…I have an unlimited amount of caring about a limited number of things.
I took Mark Mason’s advice (The Subtle Art of Not Giving a F@ck) long before he wrote it. While I haven’t mastered it, there is a pretty narrow focus in my life: I care an awful lot about people like me and very little else.
People like me are survivors of trauma. We live with mental illness, addictions, and a million self-destructive tendencies. We’re social misfits and the underdog in any fight.
The adage is, “It’s not the size of the dog in the fight, but the size of the fight in the dog.” That’s true, but we learned the hard way that you have to stop battling with yourself before you can overcome your oppressors.
Sometimes they make movies and television series about people like us. The latest of which is NBC’s The Village. I have a love/hate relationship with the writers of that show. They make me cry in each episode. They depict PTSD accurately and intimately.
In general, they pull no punches, but there’s a relatively subtle quality to the show: Heartache, fear, loss, and pain, all lead the characters to alcohol.
Sometimes I wish I were a more reasonable person. I bet normal people don’t cry and plead with fictional characters not to bury their pain and risk developing addictions.
In a weird form of stress management, I play poker regularly. Poker is the opposite of my day job. Poker is about lying and taking other people’s money. Ideally, I wouldn’t come to care about any of the people I try to take money from, but if I play with them frequently enough, I often do.
Most of them are people who are very, very lost.
I have a standard line I use with people I care about, “You need alcohol like I need a hole in my head.” I frustrated a young man recently by saying this. He admonished me, “You don’t think anyone can drink!” I corrected him, “No, lots of people can. People like me can’t.”
When you have an addictive personality, it doesn’t make sense to take risks with addictive substances.
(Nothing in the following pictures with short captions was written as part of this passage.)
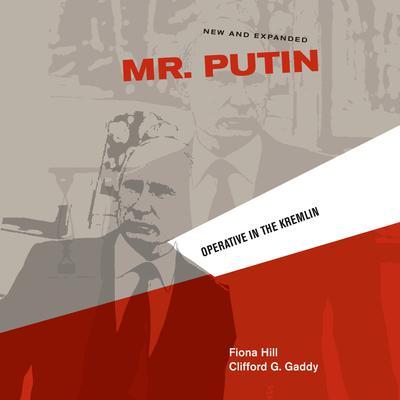 Mr. Putin: Operative in the Kremlin Audiobook, by Clifford G. Gaddy
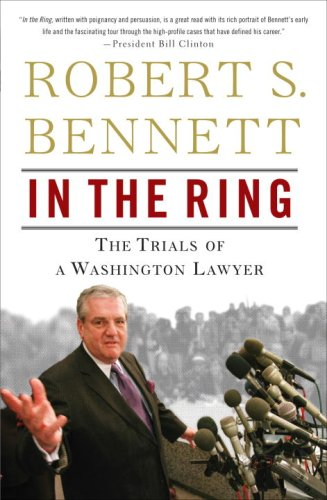 9780307394446: In the Ring: The Trials of a Washington Lawyer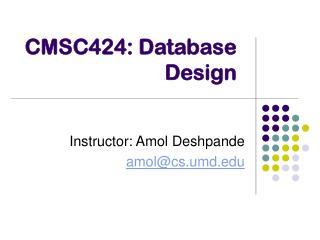 CMSC424: Database Design
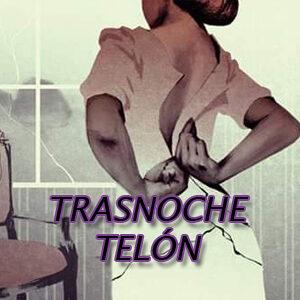 Trasnoche Telón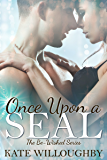Once Upon a SEAL (Be-Wished Book 3) (Be Wished)
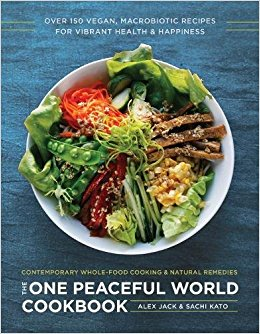 The One Peaceful World Cookbook: Over 150 Vegan, Macrobiotic Recipes for Vibrant Health and Happiness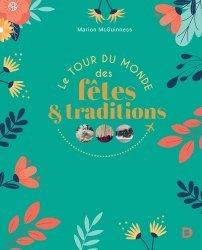 Dernières parutions sur Art populaire, Le tour du monde des fêtes et des traditions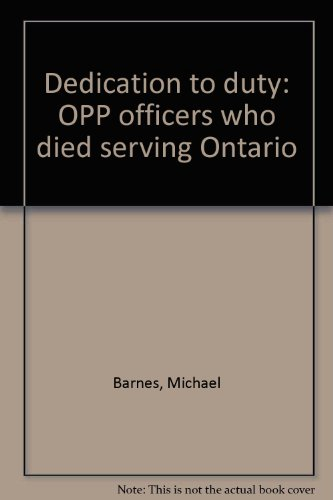 9781894263214: Dedication to duty: OPP officers who died serving Ontario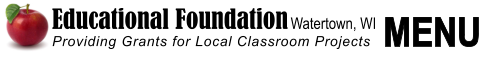 TM Educational Foundation Watertown, WI Providing Grants for Local Classroom Projects  MENU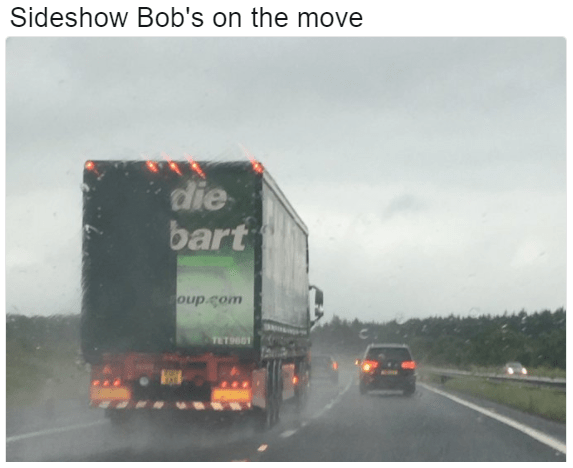 """Funny meme saying that Sideshow Bob from the Simpsons is on the movie, image of a truck that says """"Die Bart"""" on it."""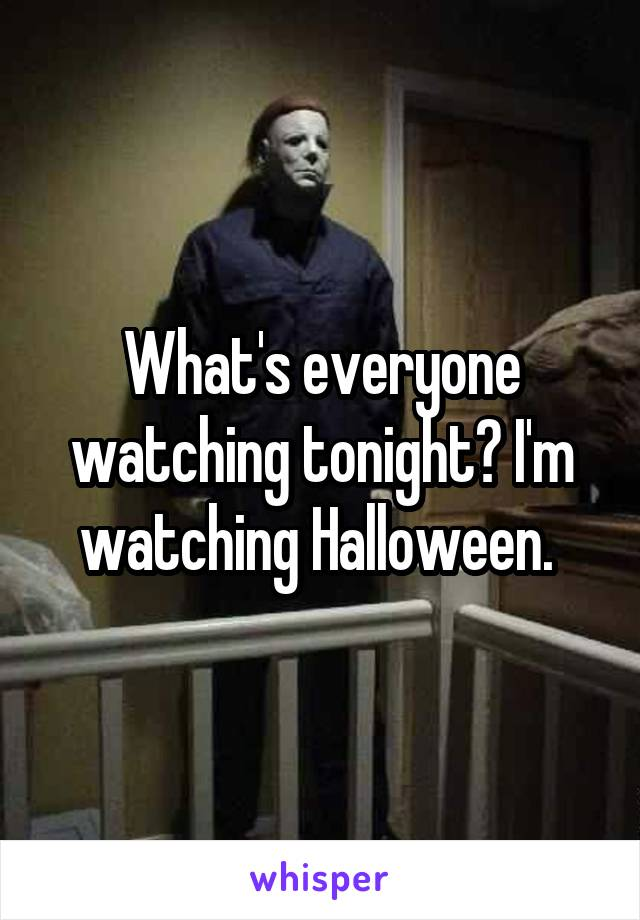 What's everyone watching tonight? I'm watching Halloween.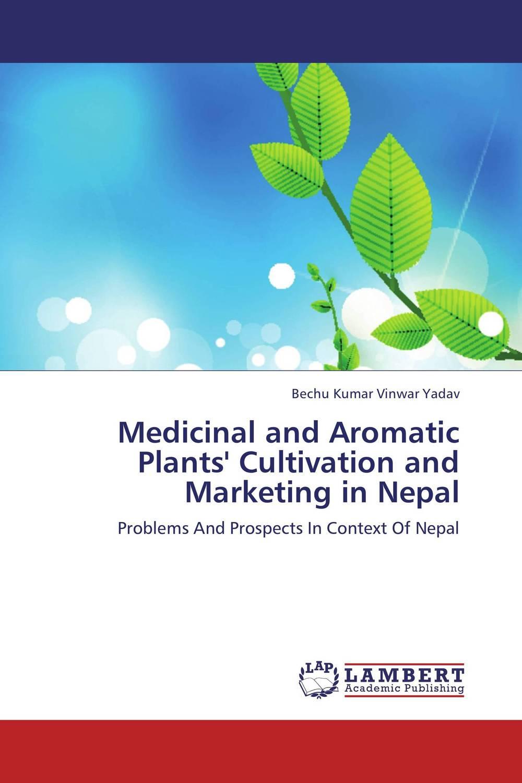 Bechu Kumar Vinwar Yadav Medicinal and Aromatic Plants' Cultivation and Marketing in Nepal laser head sf 860 sf hd860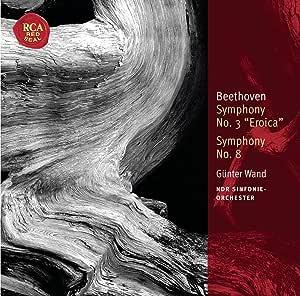 Symphony No 3 Eroica & No 8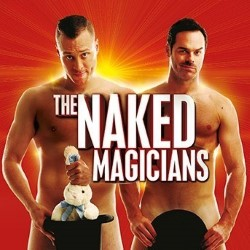 The Naked Magicians.
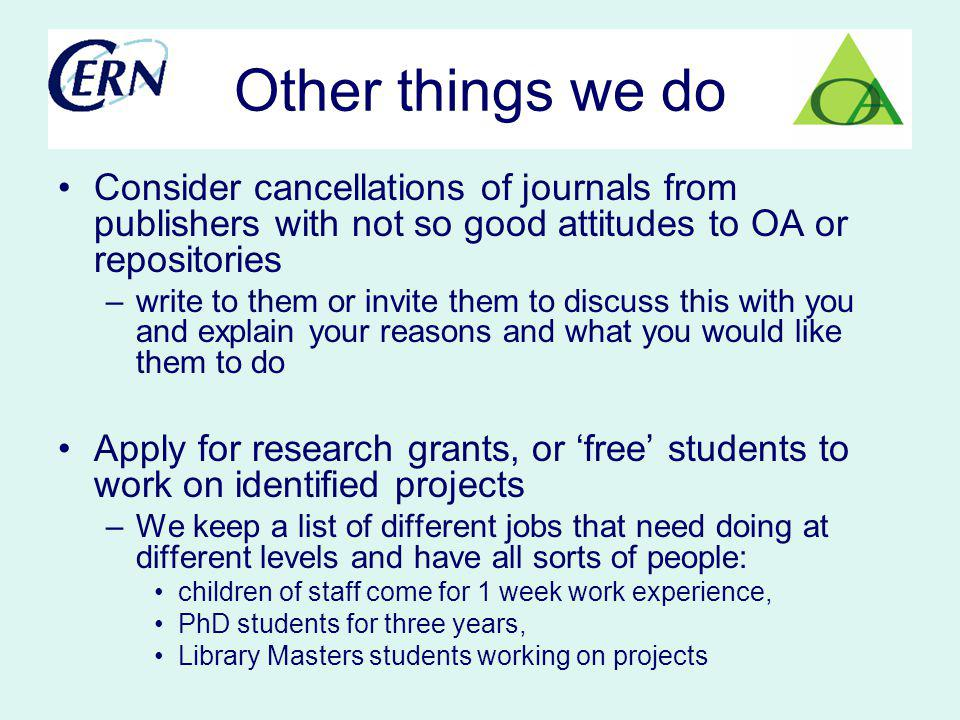 Other things we do Consider cancellations of journals from publishers with not so good attitudes to OA or repositories –write to them or invite them t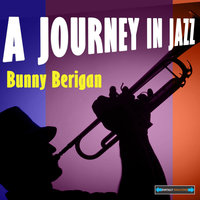 Bunny Berigan a Journey in Jazz — сборник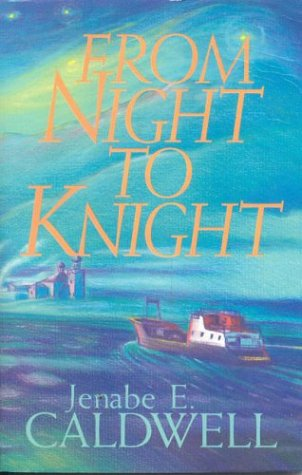 From Night to Knight por Jenabe E. Caldwell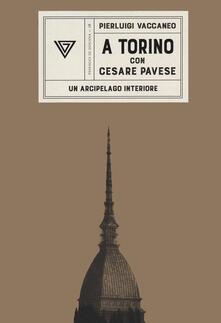 A Torino con Cesare Pavese. Un arcipelago interiore - Pierluigi Vaccaneo - copertina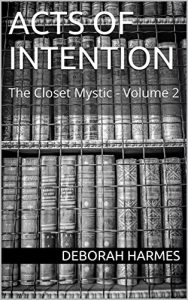 Acts Of Intention - KINDLE edition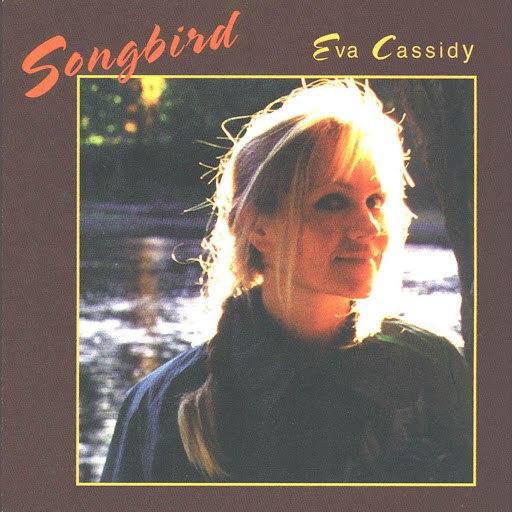 Eva Cassidy альбом Songbird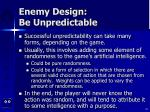 enemy design be unpredictable29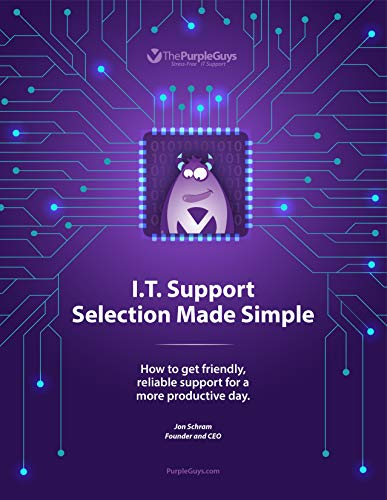 I.T. Support Selection Made Simple: How to get friendly, reliable support for a more productive day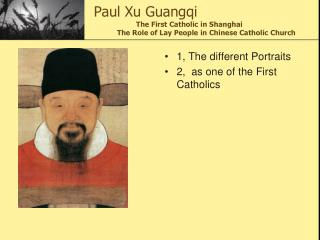Paul Xu Guangqi                        The First Catholic in Shanghai             The Role of Lay People in Chinese Cath
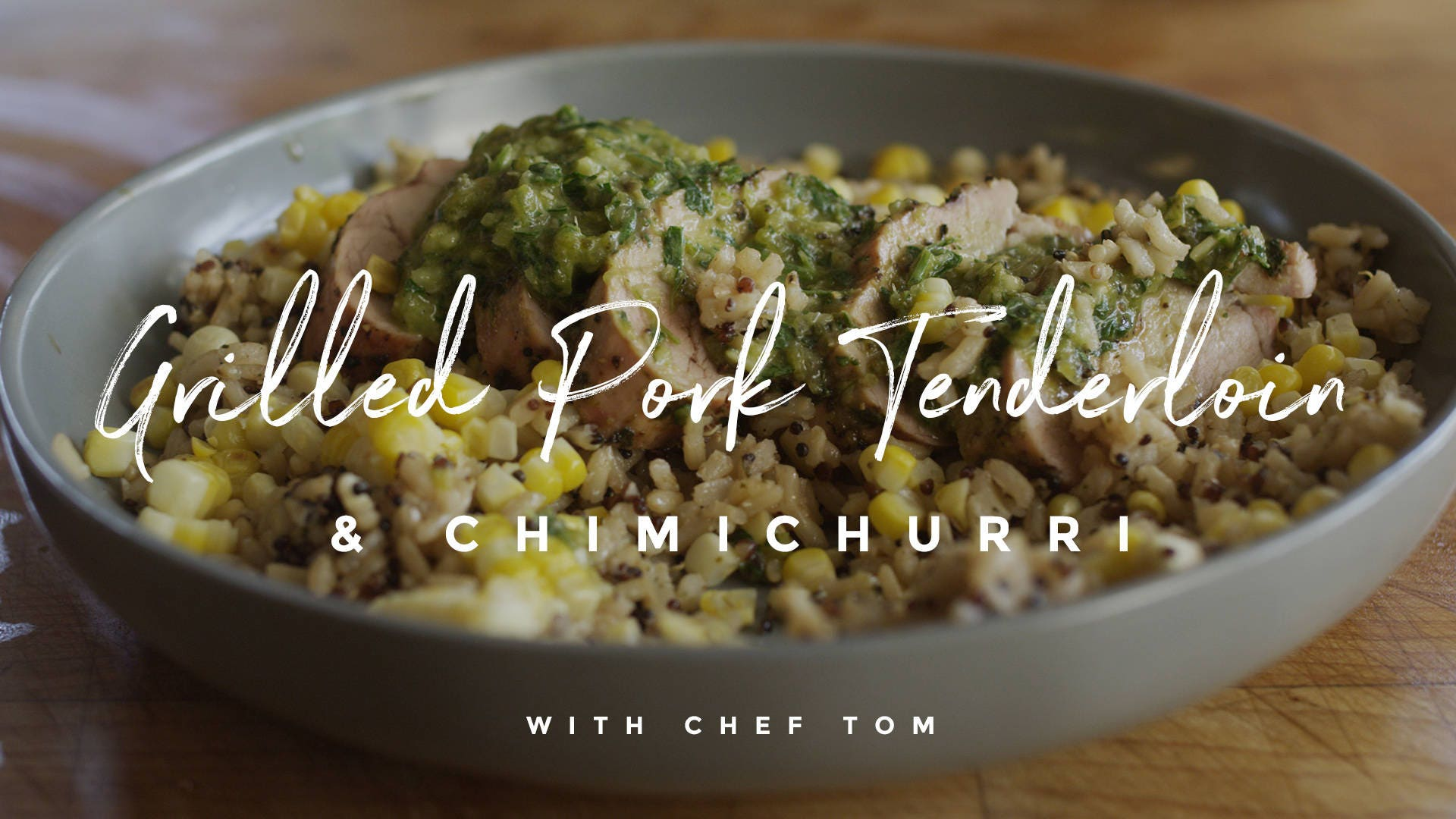 How to make Pork Tenderloin & Grilled Chimichurri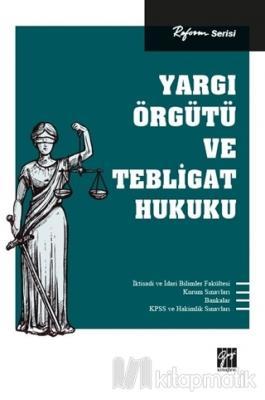 Yargı Örgütü ve Tebligat Hukuku Kolektif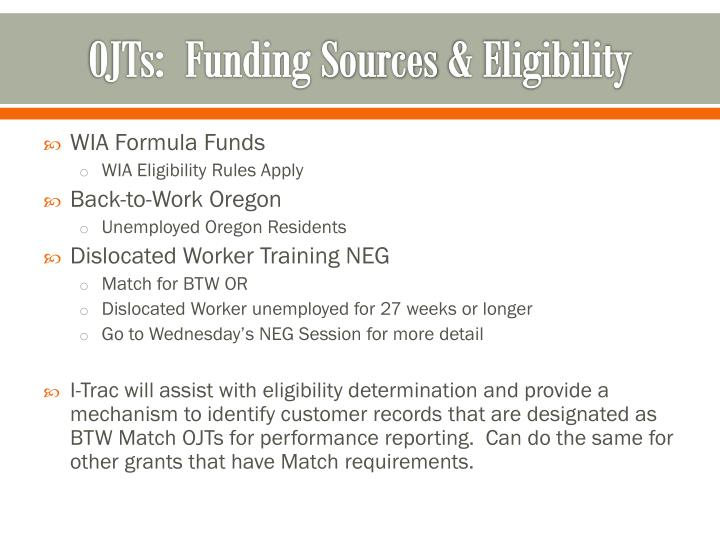 Ojts funding sources eligibility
I am blessed to have reached middle age at relative peace with myself and only a handful of scars. I am drawn to people who like me, have been profoundly lost.
Adage – “It takes one to know one.” I see you because I see me in you. Please stop. Please reach out. It’s not ok to destroy my kindred spirits. Call a truce and listen to your gut. There are millions just like you. Find us and let us find you.